— Document source —
——————————
Aborder le monde des affaires en faisant l’impasse sur les jeux politiques qui agite le monde du travail, serait imprudent. Un point de vue que l’auteur du Prince de Machiavel à l’usage de mon patron défend avec diplomatie, érudition et pragmatisme. Écoutons donc ce petit prince de la politique.

 

 

1. Bonjour Hatim Ben Ahmed, pourquoi avoir écrit ce livre… maintenant ?

Comme beaucoup de choses dans la vie, totalement par hasard !

Plus sérieusement, je vais répondre à cette question en plongeant directement dans la pensée de Machiavel. Ce dernier insiste en effet tout au long de son livre sur la nécessité de l’existence d’un couple travail/opportunité pour qu’un projet, quel qu’il soit, puisse aboutir. Il le dit d’ailleurs clairement, de son style unique, dans le sixième chapitre de son livre : « Sans cette occasion, les vertus de l’esprit se seraient éteintes ; et sans ces vertus, c’est en vain que serait venue l’occasion. »
——————————
— Données —
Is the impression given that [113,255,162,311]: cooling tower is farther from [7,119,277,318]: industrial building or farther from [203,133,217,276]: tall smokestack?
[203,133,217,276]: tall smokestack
——————————
— Consigne A —
Résumez en deux phrases l'entretien avec Hatim Ben Ahmed.
— Consigne B —
Écrivez la suite de l'entretien avec Hatim Ben Ahmed en reprenant juste après la citation de Machiavel qui le termine.

— Réponse A —
D'après l'introduction, il serait imprudent d'aborder le monde des affaires en négligeant les jeux politiques du monde du travail, point de vue que défend l'auteur du Prince de Machiavel à l'usage de mon patron. Interrogé sur les raisons de son livre, Hatim Ben Ahmed répond d'abord qu'il l'a écrit par hasard, puis, plus sérieusement, s'appuie sur Machiavel, qui insiste sur la nécessité d'un couple travail/opportunité pour qu'un projet aboutisse.

— Réponse B —
Pour ce qui est de mon livre, l’opportunité fût de retomber sur Le Prince de Machiavel dans ma bibliothèque où il reposait depuis sûrement vingt ans. Cette deuxième lecture m’a littéralement stupéfaite, de part la justesse des analyses de Machiavel sur le plan politique mais également sur la transposition possible au monde de l’entreprise.

Cela, bien évidemment, je n’aurais pu le voir sans mes années d’expériences professionnelles et notamment au sein de nombreux conseils d’administration où j’ai pu voir les problématiques des entreprises dans leurs ensembles.

Ce livre a donc été écrit maintenant car je n’aurais pu le faire avant !

J’ai aussi décidé de le faire car j’ai pu voir autour de moi de nombreux entrepreneurs et dirigeants de PME se poser beaucoup de questions sur les thèmes de l’innovation, le développement international, les croissances externes, les restructurations et bien d’autres sujets ; j’ai trouvé intéressant de donner quelques réponses à ces questions avec cet angle particulier qu’est Machiavel. Un angle d’autant plus intéressant que c’est un personnage pour le moins controversé ! Cinq siècles sont passés depuis l’écriture du Prince et Machiavel est devenu un nom commun synonyme d’absence de morale…. Or, ce n’est pas du tout l’esprit de son livre, loin s’en faut ! D’ailleurs, des philosophes comme Spinoza ou Rousseau, que l’on ne peut pas taxer d’immoraux, ont eu des commentaires très élogieux sur cet œuvre.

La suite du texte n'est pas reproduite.